Open larsvilhuber opened 4 years ago
Info from Matthew Turner (Brown):
There are three main ways to automate ARCGis Processing.
Use the ARCGIS model builder feature' to record the series of commands that you use for GIS processing. This will allow you to save a
macro' that you can execute within ARCGIS. It is possible to save the `model' and load it into an ARCGIS session on another machine. In a purely formal sense, this automates your processing and allows it to be replicated on another machine. As a practical matter, the model files tend not to be portable because they hard code machine specific information about, e.g., file locations. If your data is on disk E, any one else trying to run the model will need to have their data on disk E as well.

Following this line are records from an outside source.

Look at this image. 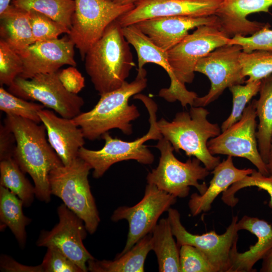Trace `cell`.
I'll use <instances>...</instances> for the list:
<instances>
[{
	"mask_svg": "<svg viewBox=\"0 0 272 272\" xmlns=\"http://www.w3.org/2000/svg\"><path fill=\"white\" fill-rule=\"evenodd\" d=\"M4 122L16 138L13 158L22 171L31 177L36 197L42 201L49 202L50 172L63 164L46 140L44 125L13 115H6Z\"/></svg>",
	"mask_w": 272,
	"mask_h": 272,
	"instance_id": "cell-1",
	"label": "cell"
},
{
	"mask_svg": "<svg viewBox=\"0 0 272 272\" xmlns=\"http://www.w3.org/2000/svg\"><path fill=\"white\" fill-rule=\"evenodd\" d=\"M146 75L144 68L138 69L137 76L133 81H125L119 88L101 95L91 110L72 118L81 128L85 139L95 140L113 128H118L125 134L132 133L130 122L138 118L140 113L137 106L129 104L128 100L146 88Z\"/></svg>",
	"mask_w": 272,
	"mask_h": 272,
	"instance_id": "cell-2",
	"label": "cell"
},
{
	"mask_svg": "<svg viewBox=\"0 0 272 272\" xmlns=\"http://www.w3.org/2000/svg\"><path fill=\"white\" fill-rule=\"evenodd\" d=\"M84 60L86 72L100 95L119 88L126 81L134 63L117 20L89 49Z\"/></svg>",
	"mask_w": 272,
	"mask_h": 272,
	"instance_id": "cell-3",
	"label": "cell"
},
{
	"mask_svg": "<svg viewBox=\"0 0 272 272\" xmlns=\"http://www.w3.org/2000/svg\"><path fill=\"white\" fill-rule=\"evenodd\" d=\"M210 112L203 107L191 106L189 111L177 112L171 121L162 118L157 121L163 137L169 141L176 152L184 151L190 157L198 159L209 170H213L221 162L213 155L207 144L209 140L221 132L218 123L207 118Z\"/></svg>",
	"mask_w": 272,
	"mask_h": 272,
	"instance_id": "cell-4",
	"label": "cell"
},
{
	"mask_svg": "<svg viewBox=\"0 0 272 272\" xmlns=\"http://www.w3.org/2000/svg\"><path fill=\"white\" fill-rule=\"evenodd\" d=\"M134 99L140 100L144 104L149 114L150 126L148 132L142 137L132 142H126L113 138L108 132L102 134L105 141L104 147L99 150L80 148L78 157L87 163L93 169L95 178L101 177L114 164L129 160H134L144 165H150L154 162V156L144 143L150 140H159L163 138L157 121L156 103L150 97L137 94Z\"/></svg>",
	"mask_w": 272,
	"mask_h": 272,
	"instance_id": "cell-5",
	"label": "cell"
},
{
	"mask_svg": "<svg viewBox=\"0 0 272 272\" xmlns=\"http://www.w3.org/2000/svg\"><path fill=\"white\" fill-rule=\"evenodd\" d=\"M91 169V166L78 157L70 165L52 170L49 181L51 194L59 197L84 221L87 232L93 234L100 219L88 180Z\"/></svg>",
	"mask_w": 272,
	"mask_h": 272,
	"instance_id": "cell-6",
	"label": "cell"
},
{
	"mask_svg": "<svg viewBox=\"0 0 272 272\" xmlns=\"http://www.w3.org/2000/svg\"><path fill=\"white\" fill-rule=\"evenodd\" d=\"M155 147L160 152L159 162L148 174V184H154L159 189L180 198L188 196L190 186L195 187L200 194L205 192L207 184H200L198 181L204 180L210 173L200 165L198 159L193 157L185 162L179 161L173 154L174 149L170 142L164 138Z\"/></svg>",
	"mask_w": 272,
	"mask_h": 272,
	"instance_id": "cell-7",
	"label": "cell"
},
{
	"mask_svg": "<svg viewBox=\"0 0 272 272\" xmlns=\"http://www.w3.org/2000/svg\"><path fill=\"white\" fill-rule=\"evenodd\" d=\"M69 38L84 60L89 49L102 36L107 27L134 9L133 5L121 6L107 0H75Z\"/></svg>",
	"mask_w": 272,
	"mask_h": 272,
	"instance_id": "cell-8",
	"label": "cell"
},
{
	"mask_svg": "<svg viewBox=\"0 0 272 272\" xmlns=\"http://www.w3.org/2000/svg\"><path fill=\"white\" fill-rule=\"evenodd\" d=\"M229 39L220 26L203 25L167 51L168 61L179 85L185 87L186 83H191L198 60L216 48L228 44Z\"/></svg>",
	"mask_w": 272,
	"mask_h": 272,
	"instance_id": "cell-9",
	"label": "cell"
},
{
	"mask_svg": "<svg viewBox=\"0 0 272 272\" xmlns=\"http://www.w3.org/2000/svg\"><path fill=\"white\" fill-rule=\"evenodd\" d=\"M9 91L24 99L39 101L65 118L72 119L81 113L84 104L81 97L65 89L58 72L38 74L28 79L18 76Z\"/></svg>",
	"mask_w": 272,
	"mask_h": 272,
	"instance_id": "cell-10",
	"label": "cell"
},
{
	"mask_svg": "<svg viewBox=\"0 0 272 272\" xmlns=\"http://www.w3.org/2000/svg\"><path fill=\"white\" fill-rule=\"evenodd\" d=\"M176 199L154 184H148L143 198L138 203L132 207L120 206L114 210L111 217L112 221L124 219L128 223L125 246L116 256L124 254L143 237L151 233L161 215L168 211Z\"/></svg>",
	"mask_w": 272,
	"mask_h": 272,
	"instance_id": "cell-11",
	"label": "cell"
},
{
	"mask_svg": "<svg viewBox=\"0 0 272 272\" xmlns=\"http://www.w3.org/2000/svg\"><path fill=\"white\" fill-rule=\"evenodd\" d=\"M255 101L256 99H253L249 103L238 121L218 136L209 140L207 146L213 155L221 154L245 158L259 172L268 176L269 173L267 165L262 160L258 149Z\"/></svg>",
	"mask_w": 272,
	"mask_h": 272,
	"instance_id": "cell-12",
	"label": "cell"
},
{
	"mask_svg": "<svg viewBox=\"0 0 272 272\" xmlns=\"http://www.w3.org/2000/svg\"><path fill=\"white\" fill-rule=\"evenodd\" d=\"M167 212V219L179 247L184 244L193 246L208 257L218 272L229 271L231 254L237 248V216L233 217L231 224L222 234L211 231L198 235L192 234L185 228L176 209L170 208Z\"/></svg>",
	"mask_w": 272,
	"mask_h": 272,
	"instance_id": "cell-13",
	"label": "cell"
},
{
	"mask_svg": "<svg viewBox=\"0 0 272 272\" xmlns=\"http://www.w3.org/2000/svg\"><path fill=\"white\" fill-rule=\"evenodd\" d=\"M242 51L241 46L227 44L198 60L194 71L206 75L211 86L207 94L195 99L193 106H206L217 100L226 88L245 82L239 61Z\"/></svg>",
	"mask_w": 272,
	"mask_h": 272,
	"instance_id": "cell-14",
	"label": "cell"
},
{
	"mask_svg": "<svg viewBox=\"0 0 272 272\" xmlns=\"http://www.w3.org/2000/svg\"><path fill=\"white\" fill-rule=\"evenodd\" d=\"M58 223L50 230H42L36 245L55 246L83 271H88L87 262L95 258L83 244L87 230L84 221L63 203L57 208Z\"/></svg>",
	"mask_w": 272,
	"mask_h": 272,
	"instance_id": "cell-15",
	"label": "cell"
},
{
	"mask_svg": "<svg viewBox=\"0 0 272 272\" xmlns=\"http://www.w3.org/2000/svg\"><path fill=\"white\" fill-rule=\"evenodd\" d=\"M122 32L127 42L137 52L138 69L144 68L146 63H153L164 69L169 76L170 87L161 89L159 96L169 102L178 100L183 107H186L187 105L193 106L197 95L178 83L168 61L167 51L156 45L135 25L122 27Z\"/></svg>",
	"mask_w": 272,
	"mask_h": 272,
	"instance_id": "cell-16",
	"label": "cell"
},
{
	"mask_svg": "<svg viewBox=\"0 0 272 272\" xmlns=\"http://www.w3.org/2000/svg\"><path fill=\"white\" fill-rule=\"evenodd\" d=\"M223 0H143L119 17L122 27L161 17H200L215 15Z\"/></svg>",
	"mask_w": 272,
	"mask_h": 272,
	"instance_id": "cell-17",
	"label": "cell"
},
{
	"mask_svg": "<svg viewBox=\"0 0 272 272\" xmlns=\"http://www.w3.org/2000/svg\"><path fill=\"white\" fill-rule=\"evenodd\" d=\"M75 44L69 36L37 41L19 54L23 71L19 77L28 79L36 75L56 73L65 65L76 66Z\"/></svg>",
	"mask_w": 272,
	"mask_h": 272,
	"instance_id": "cell-18",
	"label": "cell"
},
{
	"mask_svg": "<svg viewBox=\"0 0 272 272\" xmlns=\"http://www.w3.org/2000/svg\"><path fill=\"white\" fill-rule=\"evenodd\" d=\"M134 25L165 51L181 41L191 29L203 25L220 26L215 15L200 17H161L143 20Z\"/></svg>",
	"mask_w": 272,
	"mask_h": 272,
	"instance_id": "cell-19",
	"label": "cell"
},
{
	"mask_svg": "<svg viewBox=\"0 0 272 272\" xmlns=\"http://www.w3.org/2000/svg\"><path fill=\"white\" fill-rule=\"evenodd\" d=\"M272 0H223L216 12L221 30L229 38L252 35L266 23L251 21L247 16L254 13L269 12Z\"/></svg>",
	"mask_w": 272,
	"mask_h": 272,
	"instance_id": "cell-20",
	"label": "cell"
},
{
	"mask_svg": "<svg viewBox=\"0 0 272 272\" xmlns=\"http://www.w3.org/2000/svg\"><path fill=\"white\" fill-rule=\"evenodd\" d=\"M44 125L48 141L62 164L67 166L78 157L85 139L81 128L72 119L57 116L53 111L43 109L39 112Z\"/></svg>",
	"mask_w": 272,
	"mask_h": 272,
	"instance_id": "cell-21",
	"label": "cell"
},
{
	"mask_svg": "<svg viewBox=\"0 0 272 272\" xmlns=\"http://www.w3.org/2000/svg\"><path fill=\"white\" fill-rule=\"evenodd\" d=\"M237 227L239 231H249L257 241L244 252H239L237 248L232 252L228 272L254 271L255 264L272 248V227L265 221L245 215L238 221Z\"/></svg>",
	"mask_w": 272,
	"mask_h": 272,
	"instance_id": "cell-22",
	"label": "cell"
},
{
	"mask_svg": "<svg viewBox=\"0 0 272 272\" xmlns=\"http://www.w3.org/2000/svg\"><path fill=\"white\" fill-rule=\"evenodd\" d=\"M253 170L250 168H237L234 165L232 157L228 156L213 170V177L205 192L201 194L194 193L191 195L188 205L192 216L210 211L217 196L234 183L250 174Z\"/></svg>",
	"mask_w": 272,
	"mask_h": 272,
	"instance_id": "cell-23",
	"label": "cell"
},
{
	"mask_svg": "<svg viewBox=\"0 0 272 272\" xmlns=\"http://www.w3.org/2000/svg\"><path fill=\"white\" fill-rule=\"evenodd\" d=\"M1 39L19 54L35 42L29 12L11 4L0 14Z\"/></svg>",
	"mask_w": 272,
	"mask_h": 272,
	"instance_id": "cell-24",
	"label": "cell"
},
{
	"mask_svg": "<svg viewBox=\"0 0 272 272\" xmlns=\"http://www.w3.org/2000/svg\"><path fill=\"white\" fill-rule=\"evenodd\" d=\"M152 234L140 239L129 250L116 256L113 260H98L95 258L87 262L88 270L92 272H143L146 257L151 249Z\"/></svg>",
	"mask_w": 272,
	"mask_h": 272,
	"instance_id": "cell-25",
	"label": "cell"
},
{
	"mask_svg": "<svg viewBox=\"0 0 272 272\" xmlns=\"http://www.w3.org/2000/svg\"><path fill=\"white\" fill-rule=\"evenodd\" d=\"M151 234V249L157 256L159 271H180L179 246L167 218L160 219Z\"/></svg>",
	"mask_w": 272,
	"mask_h": 272,
	"instance_id": "cell-26",
	"label": "cell"
},
{
	"mask_svg": "<svg viewBox=\"0 0 272 272\" xmlns=\"http://www.w3.org/2000/svg\"><path fill=\"white\" fill-rule=\"evenodd\" d=\"M259 93V99L255 101L259 119L256 137L260 156L267 164L272 134V74L261 80Z\"/></svg>",
	"mask_w": 272,
	"mask_h": 272,
	"instance_id": "cell-27",
	"label": "cell"
},
{
	"mask_svg": "<svg viewBox=\"0 0 272 272\" xmlns=\"http://www.w3.org/2000/svg\"><path fill=\"white\" fill-rule=\"evenodd\" d=\"M22 201L8 188L0 185L1 230L8 227L14 235L20 246L25 247L27 234L26 227L31 219L23 212Z\"/></svg>",
	"mask_w": 272,
	"mask_h": 272,
	"instance_id": "cell-28",
	"label": "cell"
},
{
	"mask_svg": "<svg viewBox=\"0 0 272 272\" xmlns=\"http://www.w3.org/2000/svg\"><path fill=\"white\" fill-rule=\"evenodd\" d=\"M0 161V185L17 195L24 207H30L35 195L34 186L25 177L13 158Z\"/></svg>",
	"mask_w": 272,
	"mask_h": 272,
	"instance_id": "cell-29",
	"label": "cell"
},
{
	"mask_svg": "<svg viewBox=\"0 0 272 272\" xmlns=\"http://www.w3.org/2000/svg\"><path fill=\"white\" fill-rule=\"evenodd\" d=\"M11 4L27 11L35 10L70 29L71 27L75 0H12Z\"/></svg>",
	"mask_w": 272,
	"mask_h": 272,
	"instance_id": "cell-30",
	"label": "cell"
},
{
	"mask_svg": "<svg viewBox=\"0 0 272 272\" xmlns=\"http://www.w3.org/2000/svg\"><path fill=\"white\" fill-rule=\"evenodd\" d=\"M239 61L245 82L261 80L272 74V51L254 50L249 53L241 52Z\"/></svg>",
	"mask_w": 272,
	"mask_h": 272,
	"instance_id": "cell-31",
	"label": "cell"
},
{
	"mask_svg": "<svg viewBox=\"0 0 272 272\" xmlns=\"http://www.w3.org/2000/svg\"><path fill=\"white\" fill-rule=\"evenodd\" d=\"M44 106L28 102L0 88V109L6 115H13L32 120L37 123L41 122L39 112Z\"/></svg>",
	"mask_w": 272,
	"mask_h": 272,
	"instance_id": "cell-32",
	"label": "cell"
},
{
	"mask_svg": "<svg viewBox=\"0 0 272 272\" xmlns=\"http://www.w3.org/2000/svg\"><path fill=\"white\" fill-rule=\"evenodd\" d=\"M233 85L229 88L232 95V109L228 117L222 123L221 127L223 131L238 121L241 117L246 105L260 90L261 80L245 82Z\"/></svg>",
	"mask_w": 272,
	"mask_h": 272,
	"instance_id": "cell-33",
	"label": "cell"
},
{
	"mask_svg": "<svg viewBox=\"0 0 272 272\" xmlns=\"http://www.w3.org/2000/svg\"><path fill=\"white\" fill-rule=\"evenodd\" d=\"M251 186H256L267 191L270 197L269 206L272 208V176L264 175L255 169L250 174L234 183L223 192L222 200L227 206L235 207L238 202L235 193L243 188Z\"/></svg>",
	"mask_w": 272,
	"mask_h": 272,
	"instance_id": "cell-34",
	"label": "cell"
},
{
	"mask_svg": "<svg viewBox=\"0 0 272 272\" xmlns=\"http://www.w3.org/2000/svg\"><path fill=\"white\" fill-rule=\"evenodd\" d=\"M28 12L35 42L55 39L63 33L70 34L69 28L48 16L33 10Z\"/></svg>",
	"mask_w": 272,
	"mask_h": 272,
	"instance_id": "cell-35",
	"label": "cell"
},
{
	"mask_svg": "<svg viewBox=\"0 0 272 272\" xmlns=\"http://www.w3.org/2000/svg\"><path fill=\"white\" fill-rule=\"evenodd\" d=\"M23 71L20 55L6 41L0 40V84L11 86Z\"/></svg>",
	"mask_w": 272,
	"mask_h": 272,
	"instance_id": "cell-36",
	"label": "cell"
},
{
	"mask_svg": "<svg viewBox=\"0 0 272 272\" xmlns=\"http://www.w3.org/2000/svg\"><path fill=\"white\" fill-rule=\"evenodd\" d=\"M180 247V272H218L208 257L195 247L184 244Z\"/></svg>",
	"mask_w": 272,
	"mask_h": 272,
	"instance_id": "cell-37",
	"label": "cell"
},
{
	"mask_svg": "<svg viewBox=\"0 0 272 272\" xmlns=\"http://www.w3.org/2000/svg\"><path fill=\"white\" fill-rule=\"evenodd\" d=\"M267 23L264 27L250 36H235L230 38L228 44L242 46V51L249 53L254 50L272 51V30Z\"/></svg>",
	"mask_w": 272,
	"mask_h": 272,
	"instance_id": "cell-38",
	"label": "cell"
},
{
	"mask_svg": "<svg viewBox=\"0 0 272 272\" xmlns=\"http://www.w3.org/2000/svg\"><path fill=\"white\" fill-rule=\"evenodd\" d=\"M47 248L41 264L43 272H83L57 247L51 246Z\"/></svg>",
	"mask_w": 272,
	"mask_h": 272,
	"instance_id": "cell-39",
	"label": "cell"
},
{
	"mask_svg": "<svg viewBox=\"0 0 272 272\" xmlns=\"http://www.w3.org/2000/svg\"><path fill=\"white\" fill-rule=\"evenodd\" d=\"M58 76L63 87L69 92L77 94L85 87V79L75 66H70L58 71Z\"/></svg>",
	"mask_w": 272,
	"mask_h": 272,
	"instance_id": "cell-40",
	"label": "cell"
},
{
	"mask_svg": "<svg viewBox=\"0 0 272 272\" xmlns=\"http://www.w3.org/2000/svg\"><path fill=\"white\" fill-rule=\"evenodd\" d=\"M16 146L15 137L5 124L0 125V161L13 158Z\"/></svg>",
	"mask_w": 272,
	"mask_h": 272,
	"instance_id": "cell-41",
	"label": "cell"
},
{
	"mask_svg": "<svg viewBox=\"0 0 272 272\" xmlns=\"http://www.w3.org/2000/svg\"><path fill=\"white\" fill-rule=\"evenodd\" d=\"M0 268L2 271L6 272H43L41 264L36 266L23 265L5 254L1 255Z\"/></svg>",
	"mask_w": 272,
	"mask_h": 272,
	"instance_id": "cell-42",
	"label": "cell"
},
{
	"mask_svg": "<svg viewBox=\"0 0 272 272\" xmlns=\"http://www.w3.org/2000/svg\"><path fill=\"white\" fill-rule=\"evenodd\" d=\"M261 272H272V248L262 258Z\"/></svg>",
	"mask_w": 272,
	"mask_h": 272,
	"instance_id": "cell-43",
	"label": "cell"
},
{
	"mask_svg": "<svg viewBox=\"0 0 272 272\" xmlns=\"http://www.w3.org/2000/svg\"><path fill=\"white\" fill-rule=\"evenodd\" d=\"M110 2H111L113 4L121 5V6H125V5H136L139 3L141 2L143 0H107Z\"/></svg>",
	"mask_w": 272,
	"mask_h": 272,
	"instance_id": "cell-44",
	"label": "cell"
},
{
	"mask_svg": "<svg viewBox=\"0 0 272 272\" xmlns=\"http://www.w3.org/2000/svg\"><path fill=\"white\" fill-rule=\"evenodd\" d=\"M267 167L270 175L272 176V134L270 140V147Z\"/></svg>",
	"mask_w": 272,
	"mask_h": 272,
	"instance_id": "cell-45",
	"label": "cell"
},
{
	"mask_svg": "<svg viewBox=\"0 0 272 272\" xmlns=\"http://www.w3.org/2000/svg\"><path fill=\"white\" fill-rule=\"evenodd\" d=\"M12 0H0V14L3 13L11 5Z\"/></svg>",
	"mask_w": 272,
	"mask_h": 272,
	"instance_id": "cell-46",
	"label": "cell"
}]
</instances>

(Better) Given a model, ARCGIS will convert the model into a series of python commands. These python command can be executed by the python installation that is native to ARCGIS (don't bother trying to use a different python installation). This allows you execute the file as you would any other python program, subject to the fact that you are constrained to call the the ARCGIS python installation. This is better in that it is easier to figure out where all of your files are supposed to be -- it will be encoded in the python program.
(Best) If you know a little python and understand GIS, you can just do your GIS processing in python, and execute GIS commands by calling the relevant command in the ARCPY library. ESRI has extensive online documentation and lots of sample programs online. For example, try searching for `arcpy buffer' to see what is available about how to create buffer polygons around a shapefile. This is not too much different from (2) above, except that you are no longer dependent on ARC for the exact syntax of your python code (ARC tends to generate baroque code) and you can write portable python code.
GIS code often is a challenge. Need some pointers to guidance to not have to do it by hand.